_PROBLEM DETAILS:_
Please answer these questions using the post "On Not Being Him" below:
(a) Who did the real heavy lifting for the East of England Power Platform Summit?
(b) How many miles did the writer walk in the week after deciding to start walking?
(c) What does the writer say medication has given them that they never really had before?

EXCERPT PROVIDED Block Start

· 3 min read
On Not Being Him

I got back from the West Country late on Wednesday. Three trips in one week. Two down to the West Country, one out east for the East of England Power Platform Summit.
By the time I was driving home, I could feel it. The week had caught up with me. I knew what I was walking into too. Kids wanting to see me and the version of me that had been switched on for fourteen hours straight needed to find another gear.
That’s the thing about doing what I do.
I genuinely love the occasional travel. I like meeting up with people and the drive is decompression time on either side. The summit was brilliant. Duncan Boyne and his team did the real heavy lifting and I was lucky to be part of it. I love being in rooms full of people who care about the same things I do.
But there’s a cost.
And most of that cost isn’t paid by me. It’s paid by the people at home.
When my eldest, was born, I made a quiet promise to myself.
My own dad wasn’t really a dad. Not in any way that mattered. So I decided I’d be the opposite. Whatever he did, I’d do the reverse. Whatever he wasn’t, I’d be.
It sounds noble. It also turns out to be exhausting.
Because when you build yourself entirely in reaction to someone else, you’re still letting them define you. You’re still measuring yourself against what bad looks like, instead of figuring out what good actually means for you.
It took me a long time to see that. Therapy helped. More than one kind. More than one brilliant counsellor. If anyone reading this ever wants to talk about that side of things, my inbox is open. I’m not precious about it.
Then there was the ADHD diagnosis. Later than it should have been.
For years, I was told I had generalised anxiety disorder. I accepted the label and carried it around. Looking back, I don’t think most of it was anxiety at all. It was a brain doing too much, all the time, with no off switch.
Medication has been a quiet revolution. No drama. No miracle cure. There are still hard days.
But I have something I never really had before.
A stop button.
Here’s something else I’ve learned about myself.
I’m a magpie.
Something new and shiny appears and I’m gone. A few weeks ago, I decided I’d start walking. I walked thirty miles that week. Then I started taking the neighbour’s dog out every other day. Not because I’d planned it. Just because the shine was there.
At work, this is mostly a gift.
I meet a new colleague or client and I can build a real relationship inside an hour. I get curious quickly. I care quickly. People feel it, and good things tend to follow.
At home, it’s more complicated.

EXCERPT PROVIDED Block End
DATA FOR ANALYSIS Block Start

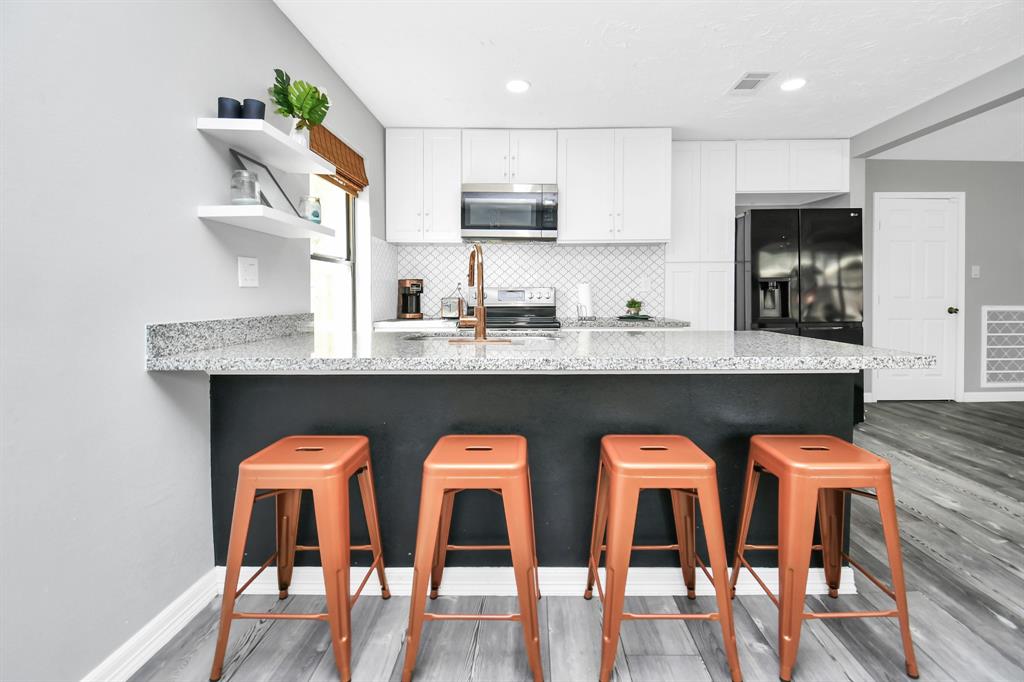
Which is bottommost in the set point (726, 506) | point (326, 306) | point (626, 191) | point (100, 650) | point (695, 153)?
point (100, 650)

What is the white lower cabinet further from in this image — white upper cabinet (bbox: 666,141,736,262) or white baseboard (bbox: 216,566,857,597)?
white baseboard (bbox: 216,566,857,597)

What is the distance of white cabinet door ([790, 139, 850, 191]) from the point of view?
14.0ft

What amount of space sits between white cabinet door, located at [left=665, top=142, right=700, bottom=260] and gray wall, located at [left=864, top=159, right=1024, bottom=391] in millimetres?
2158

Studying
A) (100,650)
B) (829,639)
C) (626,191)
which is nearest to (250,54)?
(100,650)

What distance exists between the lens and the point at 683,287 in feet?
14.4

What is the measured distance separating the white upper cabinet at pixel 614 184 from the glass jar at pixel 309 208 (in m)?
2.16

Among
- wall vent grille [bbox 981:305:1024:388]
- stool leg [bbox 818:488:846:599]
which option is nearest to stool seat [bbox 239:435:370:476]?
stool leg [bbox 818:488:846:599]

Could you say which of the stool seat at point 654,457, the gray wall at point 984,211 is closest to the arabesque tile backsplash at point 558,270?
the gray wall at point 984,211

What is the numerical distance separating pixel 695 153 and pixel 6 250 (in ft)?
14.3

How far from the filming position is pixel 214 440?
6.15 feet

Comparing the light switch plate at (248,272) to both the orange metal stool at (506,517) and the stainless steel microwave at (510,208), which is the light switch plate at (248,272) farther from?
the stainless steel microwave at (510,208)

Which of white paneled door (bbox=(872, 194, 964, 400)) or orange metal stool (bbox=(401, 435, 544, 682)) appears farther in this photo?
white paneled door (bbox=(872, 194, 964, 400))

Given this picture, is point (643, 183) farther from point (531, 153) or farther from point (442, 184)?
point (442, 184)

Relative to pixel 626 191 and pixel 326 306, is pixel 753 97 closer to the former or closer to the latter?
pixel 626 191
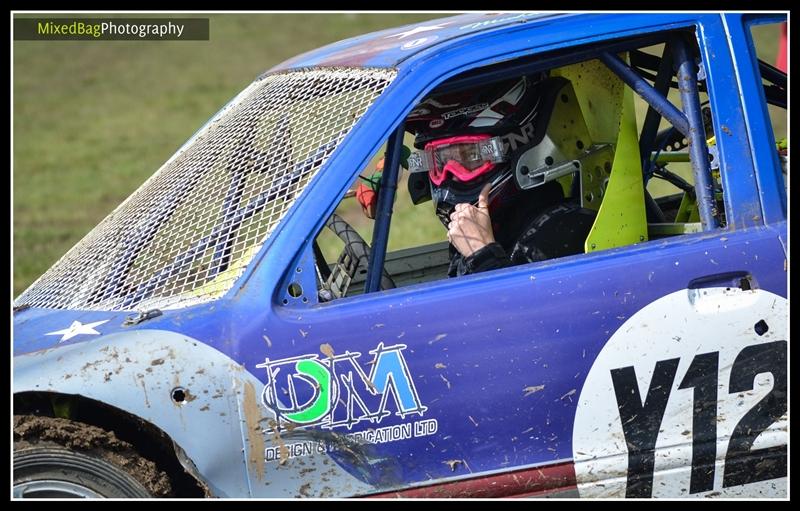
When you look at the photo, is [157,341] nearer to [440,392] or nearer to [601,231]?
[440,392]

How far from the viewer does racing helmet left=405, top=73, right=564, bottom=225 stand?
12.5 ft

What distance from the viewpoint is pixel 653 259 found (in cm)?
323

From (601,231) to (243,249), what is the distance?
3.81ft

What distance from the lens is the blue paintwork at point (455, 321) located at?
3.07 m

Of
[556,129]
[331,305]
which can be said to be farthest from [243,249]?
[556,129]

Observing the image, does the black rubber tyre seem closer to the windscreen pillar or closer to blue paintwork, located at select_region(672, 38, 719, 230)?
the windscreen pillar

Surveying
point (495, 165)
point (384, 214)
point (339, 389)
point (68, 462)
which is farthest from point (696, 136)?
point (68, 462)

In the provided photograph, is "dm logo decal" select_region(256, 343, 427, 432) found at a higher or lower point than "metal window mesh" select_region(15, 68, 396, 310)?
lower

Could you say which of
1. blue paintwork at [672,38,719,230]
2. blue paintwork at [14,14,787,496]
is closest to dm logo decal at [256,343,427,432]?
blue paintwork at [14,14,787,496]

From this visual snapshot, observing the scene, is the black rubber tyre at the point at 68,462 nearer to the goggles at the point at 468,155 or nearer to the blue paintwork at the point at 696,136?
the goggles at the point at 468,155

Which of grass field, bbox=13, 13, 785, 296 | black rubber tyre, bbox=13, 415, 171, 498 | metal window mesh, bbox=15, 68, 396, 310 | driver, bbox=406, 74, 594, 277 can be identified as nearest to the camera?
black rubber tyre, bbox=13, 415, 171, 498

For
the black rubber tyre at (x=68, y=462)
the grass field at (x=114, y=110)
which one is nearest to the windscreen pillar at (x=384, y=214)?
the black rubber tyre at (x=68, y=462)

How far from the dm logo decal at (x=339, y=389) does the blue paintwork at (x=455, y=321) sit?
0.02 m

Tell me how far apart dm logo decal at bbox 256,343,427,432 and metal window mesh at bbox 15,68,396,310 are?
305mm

DATA FOR ANALYSIS Block End

_SOLUTION TO THE EXERCISE:_
(a) Duncan Boyne and his team.
(b) Thirty miles.
(c) A stop button.